- [Stated exercise]: Take the records underneath and set them down exactly.

- [Stored rows]:

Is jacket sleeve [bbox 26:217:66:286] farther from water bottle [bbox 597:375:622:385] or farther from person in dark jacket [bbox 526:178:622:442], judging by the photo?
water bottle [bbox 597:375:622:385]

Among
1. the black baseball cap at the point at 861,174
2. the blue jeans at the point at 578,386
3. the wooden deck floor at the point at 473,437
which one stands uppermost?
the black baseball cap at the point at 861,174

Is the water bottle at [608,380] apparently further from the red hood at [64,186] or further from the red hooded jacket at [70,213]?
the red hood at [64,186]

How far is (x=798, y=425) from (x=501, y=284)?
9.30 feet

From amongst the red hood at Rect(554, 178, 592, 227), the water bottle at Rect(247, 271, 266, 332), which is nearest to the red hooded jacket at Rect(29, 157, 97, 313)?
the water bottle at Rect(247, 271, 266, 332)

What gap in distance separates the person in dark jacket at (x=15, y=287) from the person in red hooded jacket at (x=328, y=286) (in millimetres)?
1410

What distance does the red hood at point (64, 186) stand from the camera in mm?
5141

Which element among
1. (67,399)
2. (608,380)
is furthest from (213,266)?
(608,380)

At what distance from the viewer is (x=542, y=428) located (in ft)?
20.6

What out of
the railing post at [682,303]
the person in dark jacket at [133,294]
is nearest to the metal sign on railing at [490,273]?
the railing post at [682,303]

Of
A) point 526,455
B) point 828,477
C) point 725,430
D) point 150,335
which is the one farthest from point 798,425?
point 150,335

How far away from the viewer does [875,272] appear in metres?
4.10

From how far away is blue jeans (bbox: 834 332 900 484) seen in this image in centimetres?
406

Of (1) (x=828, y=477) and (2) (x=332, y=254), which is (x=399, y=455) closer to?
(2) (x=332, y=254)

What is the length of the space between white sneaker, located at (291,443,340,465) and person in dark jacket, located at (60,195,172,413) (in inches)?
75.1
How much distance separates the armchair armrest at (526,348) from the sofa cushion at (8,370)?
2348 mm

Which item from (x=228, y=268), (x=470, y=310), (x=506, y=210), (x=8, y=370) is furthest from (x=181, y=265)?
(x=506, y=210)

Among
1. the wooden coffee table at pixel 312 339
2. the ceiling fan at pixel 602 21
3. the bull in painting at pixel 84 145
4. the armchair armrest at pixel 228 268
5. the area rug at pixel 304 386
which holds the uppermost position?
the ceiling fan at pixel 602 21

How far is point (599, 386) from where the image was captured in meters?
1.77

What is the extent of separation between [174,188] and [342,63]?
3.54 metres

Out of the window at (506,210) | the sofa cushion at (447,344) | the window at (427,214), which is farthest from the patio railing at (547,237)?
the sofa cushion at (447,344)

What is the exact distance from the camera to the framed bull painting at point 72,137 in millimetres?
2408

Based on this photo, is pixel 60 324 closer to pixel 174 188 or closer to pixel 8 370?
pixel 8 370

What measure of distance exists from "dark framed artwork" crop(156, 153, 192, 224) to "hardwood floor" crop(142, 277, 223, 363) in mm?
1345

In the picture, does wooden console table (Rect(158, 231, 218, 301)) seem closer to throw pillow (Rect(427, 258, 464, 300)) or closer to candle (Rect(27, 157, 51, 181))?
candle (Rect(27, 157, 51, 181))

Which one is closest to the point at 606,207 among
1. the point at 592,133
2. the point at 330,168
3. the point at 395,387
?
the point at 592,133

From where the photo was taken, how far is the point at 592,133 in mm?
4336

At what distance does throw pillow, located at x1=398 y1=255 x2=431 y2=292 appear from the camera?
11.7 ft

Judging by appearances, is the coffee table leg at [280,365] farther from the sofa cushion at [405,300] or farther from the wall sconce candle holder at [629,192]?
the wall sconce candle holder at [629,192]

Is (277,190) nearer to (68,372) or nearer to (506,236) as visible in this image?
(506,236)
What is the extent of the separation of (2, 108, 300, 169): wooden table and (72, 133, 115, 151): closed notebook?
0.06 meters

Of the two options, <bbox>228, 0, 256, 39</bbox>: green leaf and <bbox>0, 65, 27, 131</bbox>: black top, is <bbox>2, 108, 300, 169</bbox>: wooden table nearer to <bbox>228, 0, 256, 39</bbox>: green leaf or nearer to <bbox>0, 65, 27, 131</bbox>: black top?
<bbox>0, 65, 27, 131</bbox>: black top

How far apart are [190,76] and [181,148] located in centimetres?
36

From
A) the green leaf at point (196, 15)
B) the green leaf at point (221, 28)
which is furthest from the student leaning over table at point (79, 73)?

- [Result of this exercise]:
Is jacket sleeve [bbox 26:217:66:286] farther from water bottle [bbox 597:375:622:385] or farther from person in dark jacket [bbox 526:178:622:442], judging by the photo?
water bottle [bbox 597:375:622:385]

Among
1. the black baseball cap at the point at 861,174
2. the blue jeans at the point at 578,386
3. the wooden deck floor at the point at 473,437
which one stands uppermost?
the black baseball cap at the point at 861,174

Is the water bottle at [608,380] apparently further from the red hood at [64,186] or further from the red hooded jacket at [70,213]?
the red hood at [64,186]

How far is (x=798, y=425) from (x=501, y=284)?
9.30 feet

From amongst the red hood at Rect(554, 178, 592, 227), the water bottle at Rect(247, 271, 266, 332), which is nearest to the red hooded jacket at Rect(29, 157, 97, 313)?
the water bottle at Rect(247, 271, 266, 332)

What gap in distance separates the person in dark jacket at (x=15, y=287) from the person in red hooded jacket at (x=328, y=286) (in millimetres)?
1410

What distance does the red hood at point (64, 186) stand from the camera in mm?
5141

Which element among
1. (67,399)
2. (608,380)
is furthest from (213,266)?
(608,380)

At what distance from the viewer is (x=542, y=428) located (in ft)?
20.6

What out of
the railing post at [682,303]
the person in dark jacket at [133,294]
is nearest to the metal sign on railing at [490,273]?
the railing post at [682,303]

Of
A) point 526,455
B) point 828,477
C) point 725,430
D) point 150,335
which is the one farthest from point 798,425?
point 150,335

How far away from the viewer does [875,272] appear in metres?
4.10

From how far away is blue jeans (bbox: 834 332 900 484) seen in this image in centimetres?
406

Of (1) (x=828, y=477) and (2) (x=332, y=254), which is (x=399, y=455) closer to?
(2) (x=332, y=254)

What is the length of the space between white sneaker, located at (291,443,340,465) and person in dark jacket, located at (60,195,172,413) (in inches)?
75.1
How much distance separates the armchair armrest at (526,348) from the sofa cushion at (8,370)?
2348 mm

Which item from (x=228, y=268), (x=470, y=310), (x=506, y=210), (x=8, y=370) is furthest from (x=181, y=265)?
(x=506, y=210)

Among
1. the wooden coffee table at pixel 312 339
2. the ceiling fan at pixel 602 21
3. the bull in painting at pixel 84 145
4. the armchair armrest at pixel 228 268
5. the area rug at pixel 304 386
which holds the uppermost position?
the ceiling fan at pixel 602 21

How far is point (599, 386) from where the image was captured in meters?
1.77

What is the extent of separation between [174,188] and [342,63]?
3.54 metres

Out of the window at (506,210) | the sofa cushion at (447,344) | the window at (427,214), which is farthest from the patio railing at (547,237)?
the sofa cushion at (447,344)

What is the exact distance from the camera to the framed bull painting at point 72,137 in millimetres?
2408

Based on this photo, is pixel 60 324 closer to pixel 174 188 or closer to pixel 8 370?
pixel 8 370

What measure of distance exists from "dark framed artwork" crop(156, 153, 192, 224) to "hardwood floor" crop(142, 277, 223, 363) in mm?
1345

In the picture, does wooden console table (Rect(158, 231, 218, 301)) seem closer to throw pillow (Rect(427, 258, 464, 300)) or closer to candle (Rect(27, 157, 51, 181))?
candle (Rect(27, 157, 51, 181))

Which one is closest to the point at 606,207 among
1. the point at 592,133
2. the point at 330,168
3. the point at 395,387
?
the point at 592,133

From where the photo was taken, how far is the point at 592,133 in mm?
4336

At what distance does throw pillow, located at x1=398 y1=255 x2=431 y2=292 appear from the camera?
11.7 ft

Judging by appearances, is the coffee table leg at [280,365] farther from the sofa cushion at [405,300] or farther from the wall sconce candle holder at [629,192]?
the wall sconce candle holder at [629,192]

Is (277,190) nearer to (68,372) or nearer to (506,236) as visible in this image?
(506,236)
What is the extent of the separation of (2, 108, 300, 169): wooden table and (72, 133, 115, 151): closed notebook?
0.06 meters

Of the two options, <bbox>228, 0, 256, 39</bbox>: green leaf and <bbox>0, 65, 27, 131</bbox>: black top, is <bbox>2, 108, 300, 169</bbox>: wooden table nearer to <bbox>228, 0, 256, 39</bbox>: green leaf or nearer to <bbox>0, 65, 27, 131</bbox>: black top?
<bbox>0, 65, 27, 131</bbox>: black top

How far apart are [190,76] and [181,148] located in centimetres?
36

From
A) the green leaf at point (196, 15)
B) the green leaf at point (221, 28)
which is furthest from the student leaning over table at point (79, 73)?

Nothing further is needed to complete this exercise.